▶ Direction 1
Reproduce, word for word, the part of the Python 3 conversion notes starting with "from sys import" and going on through "self.replaced_users=set()".

▶ Selected excerpt
——

User:Sminthopsis84/temp

From Wikipedia, the free encyclopedia
Python 3 changes required:

dateutil must be imported (as before, note that pip has become pip3)

		Syntax changes required
Replace
 import urllib
 import urllib2
with
 import urllib.request
 import urllib.error
(though urllib.error isn't used in Visviva's code)

Change urllib calls, e.g.,
 request=urllib2.Request
becomes
 request=urllib.request.Request

Replace all print statements with function calls, e.g.,
 print str(u),"already done"
becomes
 print (str(u),"already done")

Exception handling requires the keyword "as":
 except Exception, e:
      print (str(e))
becomes
 except Exception as e:
      print (str(e))

Reserved words must be changed:
 sorted
 max

		Run-time errors
Strict typing is now required for byte strings versus Unicode strings.
 urlpaths=re.findall('"[^"]+-stub-meta-history\d.*?\.xml\.gz"',dumpspage)
becomes
 urlpaths=re.findall(b'"[^"]+-stub-meta-history\d.*?\.xml\.gz"',dumpspage)

 self.urls=[self.dumpsurl+x.replace('"','') for x in urlpaths]
becomes
 self.urls=[bytes(self.dumpsurl,'utf-8')+x.replace(b'"',b'') for x in urlpaths]

 print ("Downloading "+u)
becomes
 print ("Downloading ", u)

urllib.request.urlretrieve requires a string or a Request object for the url
<more to come>

------------------ Visviva's code as converted by me ------------------
import gzip
import os
import re
import time
import urllib.request
import urllib.error

from sys import stdout
from collections import defaultdict

class Downloader:
    def __init__(self):
        self.dumpsurl="http://dumps.wikimedia.your.org/enwiki/latest/"
        self.headers={'User-agent' : 'JumpingSpider/0.0'}
        self.counters=[]
        self.trackers=[]
        self.matchups={}
        self.replaced_users=set()

——

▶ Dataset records
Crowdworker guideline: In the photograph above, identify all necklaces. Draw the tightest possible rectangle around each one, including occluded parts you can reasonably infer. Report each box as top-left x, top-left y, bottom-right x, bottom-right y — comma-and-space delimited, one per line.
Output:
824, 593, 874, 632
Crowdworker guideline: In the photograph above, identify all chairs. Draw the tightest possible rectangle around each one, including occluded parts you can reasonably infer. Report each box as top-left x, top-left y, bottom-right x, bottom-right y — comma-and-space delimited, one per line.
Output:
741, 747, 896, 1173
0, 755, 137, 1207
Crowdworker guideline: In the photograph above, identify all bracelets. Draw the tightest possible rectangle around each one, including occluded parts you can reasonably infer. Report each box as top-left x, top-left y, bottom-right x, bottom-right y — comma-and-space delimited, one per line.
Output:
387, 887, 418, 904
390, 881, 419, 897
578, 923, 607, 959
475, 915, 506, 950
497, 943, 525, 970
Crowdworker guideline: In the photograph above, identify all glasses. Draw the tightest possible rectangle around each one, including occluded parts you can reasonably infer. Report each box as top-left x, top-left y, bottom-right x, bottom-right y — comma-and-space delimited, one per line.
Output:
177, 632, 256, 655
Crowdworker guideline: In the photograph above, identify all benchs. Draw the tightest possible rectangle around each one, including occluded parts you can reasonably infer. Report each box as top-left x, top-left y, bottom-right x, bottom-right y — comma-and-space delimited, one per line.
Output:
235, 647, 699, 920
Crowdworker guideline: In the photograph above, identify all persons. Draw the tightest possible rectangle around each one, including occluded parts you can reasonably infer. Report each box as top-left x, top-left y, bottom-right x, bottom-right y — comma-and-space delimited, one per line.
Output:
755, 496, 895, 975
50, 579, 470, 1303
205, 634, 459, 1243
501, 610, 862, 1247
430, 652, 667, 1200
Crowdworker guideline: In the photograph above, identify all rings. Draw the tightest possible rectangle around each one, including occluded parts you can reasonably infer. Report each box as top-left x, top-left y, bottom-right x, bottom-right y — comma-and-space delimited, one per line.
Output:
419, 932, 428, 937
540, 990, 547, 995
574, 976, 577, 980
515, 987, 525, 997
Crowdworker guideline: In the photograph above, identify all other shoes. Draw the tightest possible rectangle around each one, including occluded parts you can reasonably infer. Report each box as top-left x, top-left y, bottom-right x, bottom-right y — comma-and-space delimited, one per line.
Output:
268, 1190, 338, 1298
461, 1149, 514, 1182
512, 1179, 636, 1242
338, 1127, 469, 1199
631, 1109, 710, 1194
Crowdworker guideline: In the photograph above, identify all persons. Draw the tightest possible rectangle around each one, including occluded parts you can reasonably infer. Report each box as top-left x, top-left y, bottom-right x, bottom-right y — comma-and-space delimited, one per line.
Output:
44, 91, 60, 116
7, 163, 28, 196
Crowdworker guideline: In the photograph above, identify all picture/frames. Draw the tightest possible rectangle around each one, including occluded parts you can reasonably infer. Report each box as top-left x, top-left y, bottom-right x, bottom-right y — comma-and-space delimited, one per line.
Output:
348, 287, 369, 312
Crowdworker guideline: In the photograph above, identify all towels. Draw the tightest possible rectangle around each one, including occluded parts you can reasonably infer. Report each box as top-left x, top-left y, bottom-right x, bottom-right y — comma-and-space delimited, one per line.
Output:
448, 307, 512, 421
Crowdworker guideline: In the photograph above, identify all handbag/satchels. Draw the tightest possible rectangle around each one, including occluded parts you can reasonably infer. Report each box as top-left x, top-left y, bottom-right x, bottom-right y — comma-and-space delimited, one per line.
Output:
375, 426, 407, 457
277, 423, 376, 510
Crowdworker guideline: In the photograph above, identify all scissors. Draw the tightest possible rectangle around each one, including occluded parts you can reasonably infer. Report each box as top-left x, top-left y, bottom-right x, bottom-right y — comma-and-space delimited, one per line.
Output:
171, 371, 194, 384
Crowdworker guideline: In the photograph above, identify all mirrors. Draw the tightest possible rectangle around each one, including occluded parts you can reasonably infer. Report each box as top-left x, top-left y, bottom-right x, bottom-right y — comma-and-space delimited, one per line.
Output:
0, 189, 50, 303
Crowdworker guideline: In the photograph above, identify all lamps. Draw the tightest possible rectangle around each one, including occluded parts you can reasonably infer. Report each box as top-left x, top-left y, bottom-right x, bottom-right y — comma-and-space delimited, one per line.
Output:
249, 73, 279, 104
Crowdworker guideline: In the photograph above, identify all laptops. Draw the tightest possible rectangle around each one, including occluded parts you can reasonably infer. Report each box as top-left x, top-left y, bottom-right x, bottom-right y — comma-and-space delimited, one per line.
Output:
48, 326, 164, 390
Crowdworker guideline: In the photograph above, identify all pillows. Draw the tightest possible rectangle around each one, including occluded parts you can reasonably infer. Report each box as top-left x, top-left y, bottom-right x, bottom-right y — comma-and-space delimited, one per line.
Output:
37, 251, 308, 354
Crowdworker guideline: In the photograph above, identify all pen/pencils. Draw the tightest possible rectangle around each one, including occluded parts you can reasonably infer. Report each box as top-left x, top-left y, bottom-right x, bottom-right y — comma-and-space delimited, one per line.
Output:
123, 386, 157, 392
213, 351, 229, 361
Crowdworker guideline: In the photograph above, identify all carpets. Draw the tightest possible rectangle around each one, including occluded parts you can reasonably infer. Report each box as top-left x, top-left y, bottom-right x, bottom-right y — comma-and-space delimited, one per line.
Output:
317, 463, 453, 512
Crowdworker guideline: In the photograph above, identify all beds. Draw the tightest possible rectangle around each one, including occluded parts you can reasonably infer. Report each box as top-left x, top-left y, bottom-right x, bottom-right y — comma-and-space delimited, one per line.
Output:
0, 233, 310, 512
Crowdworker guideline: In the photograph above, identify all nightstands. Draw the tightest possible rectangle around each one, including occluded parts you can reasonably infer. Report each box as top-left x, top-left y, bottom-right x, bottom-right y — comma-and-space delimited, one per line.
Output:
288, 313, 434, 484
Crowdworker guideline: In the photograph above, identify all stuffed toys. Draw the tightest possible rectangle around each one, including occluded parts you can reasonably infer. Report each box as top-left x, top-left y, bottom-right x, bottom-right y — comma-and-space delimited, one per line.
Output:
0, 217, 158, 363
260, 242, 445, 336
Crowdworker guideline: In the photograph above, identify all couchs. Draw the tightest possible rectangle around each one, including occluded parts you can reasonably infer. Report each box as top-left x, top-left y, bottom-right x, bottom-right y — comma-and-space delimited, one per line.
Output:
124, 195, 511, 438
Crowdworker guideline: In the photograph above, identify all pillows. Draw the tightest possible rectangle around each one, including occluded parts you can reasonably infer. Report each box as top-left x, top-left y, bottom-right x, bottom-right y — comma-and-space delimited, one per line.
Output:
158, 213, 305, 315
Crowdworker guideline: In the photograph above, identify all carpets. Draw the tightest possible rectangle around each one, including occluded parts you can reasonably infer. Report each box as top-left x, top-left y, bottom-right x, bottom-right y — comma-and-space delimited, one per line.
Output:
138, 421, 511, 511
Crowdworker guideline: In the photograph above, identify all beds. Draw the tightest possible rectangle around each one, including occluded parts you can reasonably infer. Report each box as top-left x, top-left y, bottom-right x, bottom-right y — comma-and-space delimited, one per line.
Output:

——

▶ Direction 2
Return the records verbatim, starting with their first line and going on through the line with "497, 943, 525, 970", both included, and give nothing else.

▶ Worked answer 1
from sys import stdout
from collections import defaultdict

class Downloader:
    def __init__(self):
        self.dumpsurl="http://dumps.wikimedia.your.org/enwiki/latest/"
        self.headers={'User-agent' : 'JumpingSpider/0.0'}
        self.counters=[]
        self.trackers=[]
        self.matchups={}
        self.replaced_users=set()

▶ Worked answer 2
Crowdworker guideline: In the photograph above, identify all necklaces. Draw the tightest possible rectangle around each one, including occluded parts you can reasonably infer. Report each box as top-left x, top-left y, bottom-right x, bottom-right y — comma-and-space delimited, one per line.
Output:
824, 593, 874, 632
Crowdworker guideline: In the photograph above, identify all chairs. Draw the tightest possible rectangle around each one, including occluded parts you can reasonably infer. Report each box as top-left x, top-left y, bottom-right x, bottom-right y — comma-and-space delimited, one per line.
Output:
741, 747, 896, 1173
0, 755, 137, 1207
Crowdworker guideline: In the photograph above, identify all bracelets. Draw the tightest possible rectangle around each one, including occluded parts you can reasonably infer. Report each box as top-left x, top-left y, bottom-right x, bottom-right y — comma-and-space delimited, one per line.
Output:
387, 887, 418, 904
390, 881, 419, 897
578, 923, 607, 959
475, 915, 506, 950
497, 943, 525, 970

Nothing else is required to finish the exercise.